How to identify sender and receiver id in inbound xml

Hi All,

Can any one of you please help me with the below requirement.

We will be receiving an inbound xml File through TN ,but the xml does not contain information of sender and receiver Id.

So for the inbound xml when received it selects the document type but there will not be sender and receiver to extract from that that case how can sender and receiver id be passed to that document type in TN

Hi Amruth,

How is the inbound xml being submitted to TN? Are you doing through some HTTP, FTP, AS2 or any other way?

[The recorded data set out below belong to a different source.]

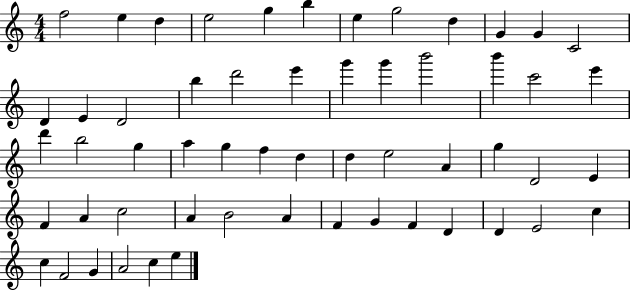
F5/h E5/q D5/q E5/h G5/q B5/q E5/q G5/h D5/q G4/q G4/q C4/h D4/q E4/q D4/h B5/q D6/h E6/q G6/q G6/q B6/h B6/q C6/h E6/q D6/q B5/h G5/q A5/q G5/q F5/q D5/q D5/q E5/h A4/q G5/q D4/h E4/q F4/q A4/q C5/h A4/q B4/h A4/q F4/q G4/q F4/q D4/q D4/q E4/h C5/q C5/q F4/h G4/q A4/h C5/q E5/q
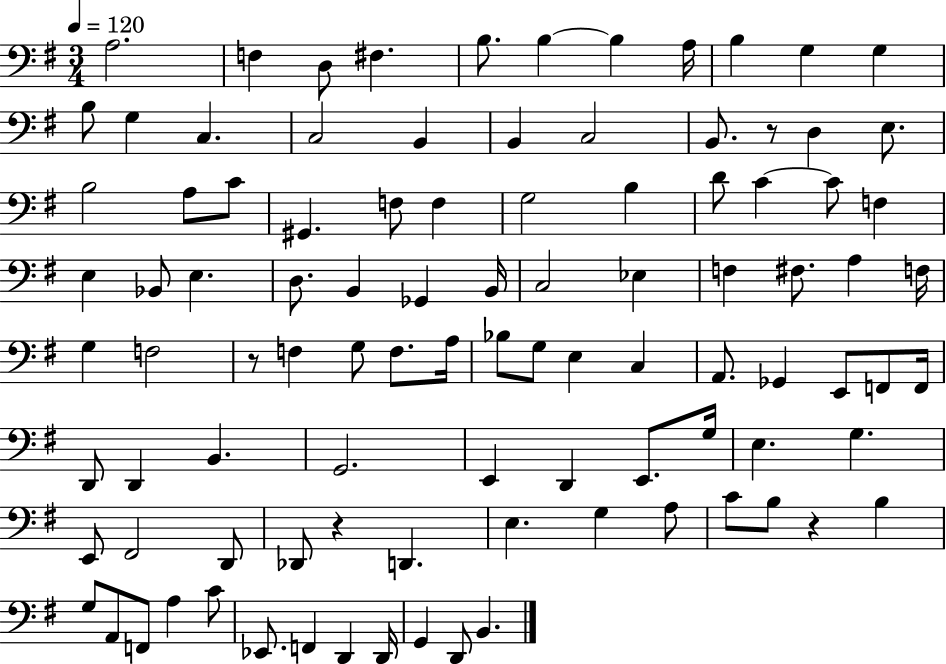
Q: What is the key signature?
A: G major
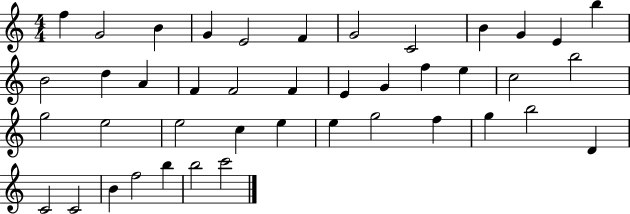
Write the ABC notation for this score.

X:1
T:Untitled
M:4/4
L:1/4
K:C
f G2 B G E2 F G2 C2 B G E b B2 d A F F2 F E G f e c2 b2 g2 e2 e2 c e e g2 f g b2 D C2 C2 B f2 b b2 c'2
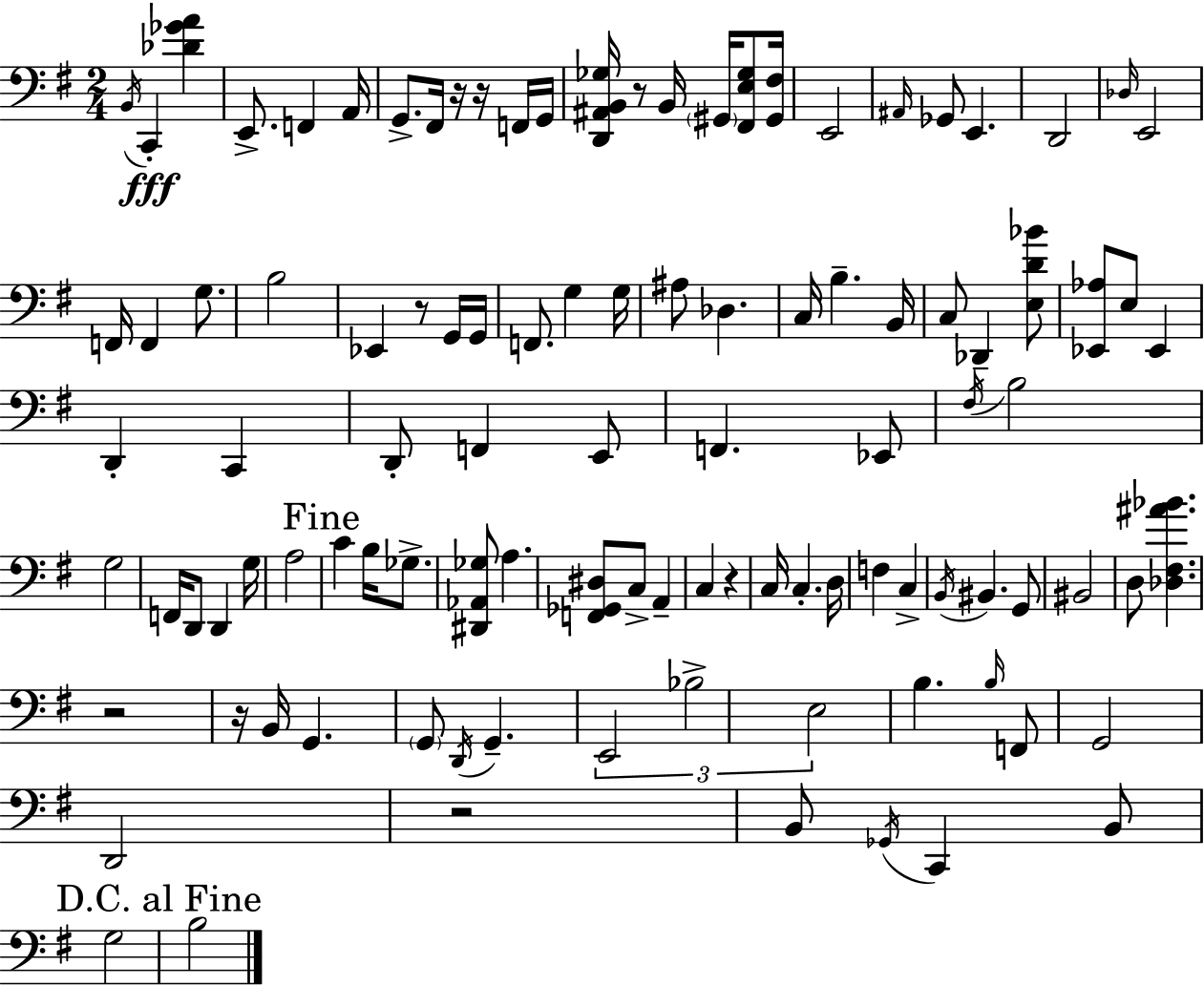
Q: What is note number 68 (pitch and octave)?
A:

If AS2, you can utilize the AS2 Id as the unique id right?

Hi @Amruth_Ruttala,
In the DocType you can try giving the Xpath to define something Unique.
With AS2 ID you can definetly identify who is sending , but when the document gets published to Trading Network via EDIINT services we need to have something unique.
e.g In DocumentTypes
Identify Tab give the Xpath such as
/XMLDOCHEADER[0]/XMLDOC[0]/ELEMENTNAME[0]/FIELDNAME = (You can hard code here), this will help you to recognise the documentType if coming via AS2 and the first time when you receive the document it will be always EDIINT.
Also in Extract tab you can Add SenderID and give the XPATH , ReceiverID give the XPATH
This XPATH can be something unique that you have found.
Put that sender ID and Receiver ID information in the Trading partners so that this matches.
Hopefully this is what you were asking.
Please get back to me if my reply is not relevant.